¿Puedes resumir en dos oraciones el texto sobre la repatriación de piezas arqueológicas a Colombia?

Fragmento seleccionado ▸
◇ ◇ ◇
En abril de 2026, un total de 174 objetos arqueológicos de varias culturas prehispánicas fueron repatriados desde Chile. Las piezas, que incluyen figuras humanas y animales, vasijas y herramientas de cocina, habían salido de Colombia hace más de 40 años y estuvieron bajo custodia de la familia de Jaime Errázuriz Zañartu, un profesor de arquitectura que trabajó en la Universidad del Valle en 1955 y vivió en Bogotá en 1973 antes de regresar a Chile en 1985.
Un retorno que suma historia
Según datos del Instituto Colombiano de Antropología e Historia (Icanh), desde 2008 han retornado a Colombia 2.652 piezas arqueológicas que estaban en 17 países. La gran mayoría ha regresado de Estados Unidos (791 piezas), España (692), Dinamarca (256), Italia (208) y Chile (174). Algunas han llegado desde lugares tan lejanos como Nueva Zelanda, a más de 12.000 kilómetros de distancia.
El esfuerzo por recuperar la memoria
Aunque los registros del Icanh muestran repatriaciones desde 2008, los esfuerzos se han intensificado en la última década. Durante el gobierno de Álvaro Uribe Vélez volvieron 68 piezas; en los dos periodos de Juan Manuel Santos, 1.386; en el mandato de Iván Duque, 7; y en el cuatrienio de Gustavo Petro, hasta mayo de 2026, han retornado 1.191 piezas.
El subregistro del tráfico ilegal
Las cifras oficiales son un subregistro de los miles de artículos precoloniales que han salido del país, ya que el tráfico ilegal dificulta la trazabilidad de su origen, ubicación actual y características. El Icanh señala que la mayoría de los objetos traficados son piezas cerámicas, de orfebrería, líticos, cuentas de collares e incluso restos óseos humanos.
◇ ◇ ◇
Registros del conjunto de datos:
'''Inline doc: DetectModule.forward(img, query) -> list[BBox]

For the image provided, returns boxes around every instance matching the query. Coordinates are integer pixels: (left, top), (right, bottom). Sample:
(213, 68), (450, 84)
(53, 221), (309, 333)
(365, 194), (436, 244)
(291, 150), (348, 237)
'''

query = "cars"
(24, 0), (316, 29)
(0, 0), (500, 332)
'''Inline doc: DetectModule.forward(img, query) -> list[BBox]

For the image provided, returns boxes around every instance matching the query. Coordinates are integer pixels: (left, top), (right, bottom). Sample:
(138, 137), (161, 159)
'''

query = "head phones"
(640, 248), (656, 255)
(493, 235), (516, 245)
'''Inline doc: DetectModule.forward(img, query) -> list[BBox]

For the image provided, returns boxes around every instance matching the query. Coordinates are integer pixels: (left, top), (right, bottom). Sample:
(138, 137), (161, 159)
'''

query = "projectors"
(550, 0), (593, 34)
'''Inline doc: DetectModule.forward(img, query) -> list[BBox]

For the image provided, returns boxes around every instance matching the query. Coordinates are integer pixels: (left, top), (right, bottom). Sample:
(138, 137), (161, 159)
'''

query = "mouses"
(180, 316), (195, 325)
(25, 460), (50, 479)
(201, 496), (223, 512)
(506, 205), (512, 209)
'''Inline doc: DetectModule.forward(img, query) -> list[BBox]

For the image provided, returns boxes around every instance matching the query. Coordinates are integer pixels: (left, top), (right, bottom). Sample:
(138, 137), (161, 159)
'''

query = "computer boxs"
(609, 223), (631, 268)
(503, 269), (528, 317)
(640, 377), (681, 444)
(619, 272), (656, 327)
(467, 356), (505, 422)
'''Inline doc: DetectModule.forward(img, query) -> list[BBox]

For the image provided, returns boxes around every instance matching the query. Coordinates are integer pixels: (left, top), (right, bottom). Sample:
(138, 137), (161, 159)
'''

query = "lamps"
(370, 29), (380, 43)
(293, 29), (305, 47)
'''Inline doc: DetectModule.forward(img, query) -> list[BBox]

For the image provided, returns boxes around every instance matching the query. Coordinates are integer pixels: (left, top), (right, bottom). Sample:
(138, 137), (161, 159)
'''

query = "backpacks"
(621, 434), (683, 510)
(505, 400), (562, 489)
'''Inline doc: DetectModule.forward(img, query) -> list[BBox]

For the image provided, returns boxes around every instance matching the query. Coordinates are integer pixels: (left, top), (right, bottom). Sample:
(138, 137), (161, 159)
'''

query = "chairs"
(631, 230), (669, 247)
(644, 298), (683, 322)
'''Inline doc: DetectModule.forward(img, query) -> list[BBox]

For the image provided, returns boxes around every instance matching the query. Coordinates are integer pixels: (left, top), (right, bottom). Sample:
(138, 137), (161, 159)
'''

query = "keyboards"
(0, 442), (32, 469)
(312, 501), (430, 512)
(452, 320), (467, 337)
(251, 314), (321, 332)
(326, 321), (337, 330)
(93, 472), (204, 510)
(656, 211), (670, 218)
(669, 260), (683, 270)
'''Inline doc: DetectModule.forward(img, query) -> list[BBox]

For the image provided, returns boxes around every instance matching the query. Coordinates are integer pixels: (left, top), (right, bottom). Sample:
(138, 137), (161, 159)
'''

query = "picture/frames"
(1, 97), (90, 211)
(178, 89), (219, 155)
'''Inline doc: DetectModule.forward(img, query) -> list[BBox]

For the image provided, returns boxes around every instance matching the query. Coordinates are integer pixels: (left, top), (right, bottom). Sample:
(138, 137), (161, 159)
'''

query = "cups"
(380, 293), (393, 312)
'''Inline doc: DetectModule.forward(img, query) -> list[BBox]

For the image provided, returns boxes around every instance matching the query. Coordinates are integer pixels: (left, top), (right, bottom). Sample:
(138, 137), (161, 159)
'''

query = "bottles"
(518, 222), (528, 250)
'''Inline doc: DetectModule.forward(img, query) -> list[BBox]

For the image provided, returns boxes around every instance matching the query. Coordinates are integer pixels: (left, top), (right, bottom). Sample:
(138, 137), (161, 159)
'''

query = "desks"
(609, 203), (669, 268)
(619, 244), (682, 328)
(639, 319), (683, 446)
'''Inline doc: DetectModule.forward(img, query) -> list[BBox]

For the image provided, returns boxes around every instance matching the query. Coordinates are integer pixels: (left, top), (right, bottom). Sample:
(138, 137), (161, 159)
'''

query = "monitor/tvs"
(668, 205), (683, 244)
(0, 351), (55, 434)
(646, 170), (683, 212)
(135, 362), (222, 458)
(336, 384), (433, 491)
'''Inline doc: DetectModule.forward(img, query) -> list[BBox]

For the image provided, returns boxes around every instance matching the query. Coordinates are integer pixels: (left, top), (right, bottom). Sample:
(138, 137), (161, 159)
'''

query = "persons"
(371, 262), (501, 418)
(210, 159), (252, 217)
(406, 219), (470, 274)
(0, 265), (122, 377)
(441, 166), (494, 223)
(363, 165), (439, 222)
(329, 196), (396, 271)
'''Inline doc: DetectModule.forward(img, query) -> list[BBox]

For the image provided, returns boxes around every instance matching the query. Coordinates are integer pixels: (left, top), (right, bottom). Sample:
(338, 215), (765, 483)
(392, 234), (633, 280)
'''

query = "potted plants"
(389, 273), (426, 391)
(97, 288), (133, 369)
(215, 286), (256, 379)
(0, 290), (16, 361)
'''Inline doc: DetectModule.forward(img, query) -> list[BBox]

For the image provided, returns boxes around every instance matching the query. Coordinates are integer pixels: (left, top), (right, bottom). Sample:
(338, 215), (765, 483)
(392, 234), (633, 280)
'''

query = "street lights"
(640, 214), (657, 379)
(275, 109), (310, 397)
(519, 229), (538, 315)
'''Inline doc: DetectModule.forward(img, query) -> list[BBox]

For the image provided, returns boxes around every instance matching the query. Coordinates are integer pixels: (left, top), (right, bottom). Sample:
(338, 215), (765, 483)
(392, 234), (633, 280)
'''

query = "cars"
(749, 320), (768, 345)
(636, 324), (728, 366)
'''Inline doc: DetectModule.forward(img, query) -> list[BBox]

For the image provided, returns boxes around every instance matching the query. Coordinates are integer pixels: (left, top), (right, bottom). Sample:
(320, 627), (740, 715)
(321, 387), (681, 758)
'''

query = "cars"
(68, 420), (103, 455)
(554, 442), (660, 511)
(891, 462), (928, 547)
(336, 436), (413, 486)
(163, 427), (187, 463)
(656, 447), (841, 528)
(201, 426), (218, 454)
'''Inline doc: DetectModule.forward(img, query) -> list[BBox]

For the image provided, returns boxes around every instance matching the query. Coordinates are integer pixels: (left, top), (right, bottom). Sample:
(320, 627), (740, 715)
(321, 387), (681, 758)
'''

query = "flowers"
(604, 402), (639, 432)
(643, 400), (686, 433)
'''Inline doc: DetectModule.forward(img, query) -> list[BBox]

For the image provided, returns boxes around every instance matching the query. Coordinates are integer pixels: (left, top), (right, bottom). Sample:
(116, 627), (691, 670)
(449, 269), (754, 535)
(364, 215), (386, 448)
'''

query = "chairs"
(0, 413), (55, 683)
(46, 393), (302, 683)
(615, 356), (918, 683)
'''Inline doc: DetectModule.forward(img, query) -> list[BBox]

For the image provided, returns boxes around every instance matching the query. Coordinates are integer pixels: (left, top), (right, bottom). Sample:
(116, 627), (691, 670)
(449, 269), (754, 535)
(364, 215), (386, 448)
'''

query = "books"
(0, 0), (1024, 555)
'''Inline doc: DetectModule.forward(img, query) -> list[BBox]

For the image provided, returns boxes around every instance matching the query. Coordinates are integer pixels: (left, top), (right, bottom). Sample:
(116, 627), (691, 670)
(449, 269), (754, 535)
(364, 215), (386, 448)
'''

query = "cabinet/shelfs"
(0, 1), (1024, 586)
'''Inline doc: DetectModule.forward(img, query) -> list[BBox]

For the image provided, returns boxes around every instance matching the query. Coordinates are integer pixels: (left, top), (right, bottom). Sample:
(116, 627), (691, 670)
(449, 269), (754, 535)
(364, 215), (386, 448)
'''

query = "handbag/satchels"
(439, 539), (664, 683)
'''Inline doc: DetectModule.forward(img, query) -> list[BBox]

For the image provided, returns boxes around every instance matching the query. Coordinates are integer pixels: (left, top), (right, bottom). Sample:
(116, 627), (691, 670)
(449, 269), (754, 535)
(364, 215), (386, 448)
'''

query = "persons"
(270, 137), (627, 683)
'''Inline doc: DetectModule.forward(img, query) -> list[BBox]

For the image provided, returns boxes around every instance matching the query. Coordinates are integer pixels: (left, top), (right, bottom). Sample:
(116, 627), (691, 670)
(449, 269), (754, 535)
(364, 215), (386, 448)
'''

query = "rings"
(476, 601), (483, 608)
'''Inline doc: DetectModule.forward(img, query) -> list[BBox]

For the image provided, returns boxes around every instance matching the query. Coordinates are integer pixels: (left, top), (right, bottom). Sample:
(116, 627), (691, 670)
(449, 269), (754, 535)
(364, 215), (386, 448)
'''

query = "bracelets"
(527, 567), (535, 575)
◇ ◇ ◇
Resultado ▸
En abril de 2026 se repatriaron desde Chile 174 objetos arqueológicos prehispánicos que habían salido de Colombia hace más de 40 años, y según el Icanh, desde 2008 han retornado al país 2.652 piezas que estaban en 17 países. Aun así, las cifras oficiales son un subregistro, ya que el tráfico ilegal dificulta rastrear el origen, la ubicación actual y las características de los miles de artículos precoloniales que han salido del país.